Excerpt to read
--- START ---
For some founders, failure to commit to a plan is based on the inability to answer the fundamental question: do I want this firm to survive me? But even for those who have decided that they want to build a business that survives them, the transition can be difficult.  The extension of succession plan timelines can cause very serious conflict not only with those who are already equity owners and being groomed to take over, but younger staff who are observing career paths.  In the worst cases, the legacy that the founders hoped to create is threatened by defections and stagnant growth.

Even before embarking on a formal plan, a simple but effective starting point is to discuss the transition in terms of specific dates, not relative time. Saying, “by June 2016” sets a firmer stake than “next year.“ It is then important to meet even minor delegation benchmarks, despite economic or market conditions, client demands, staff changes and other short term events that can be seen as reasons to postpone.
--- END ---
Provided data
--- START ---
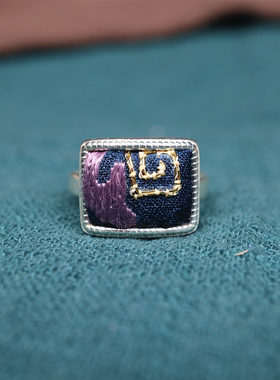 民族风刺绣老绣蓝染可调方戒子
--- END ---
Task objective
Copy the succession-planning passage again, starting at the words "Even before embarking" and ending after "reasons to postpone.", and substitute "concrete dates" for "specific dates".

Answer space
Even before embarking on a formal plan, a simple but effective starting point is to discuss the transition in terms of concrete dates, not relative time. Saying, “by June 2016” sets a firmer stake than “next year.“ It is then important to meet even minor delegation benchmarks, despite economic or market conditions, client demands, staff changes and other short term events that can be seen as reasons to postpone.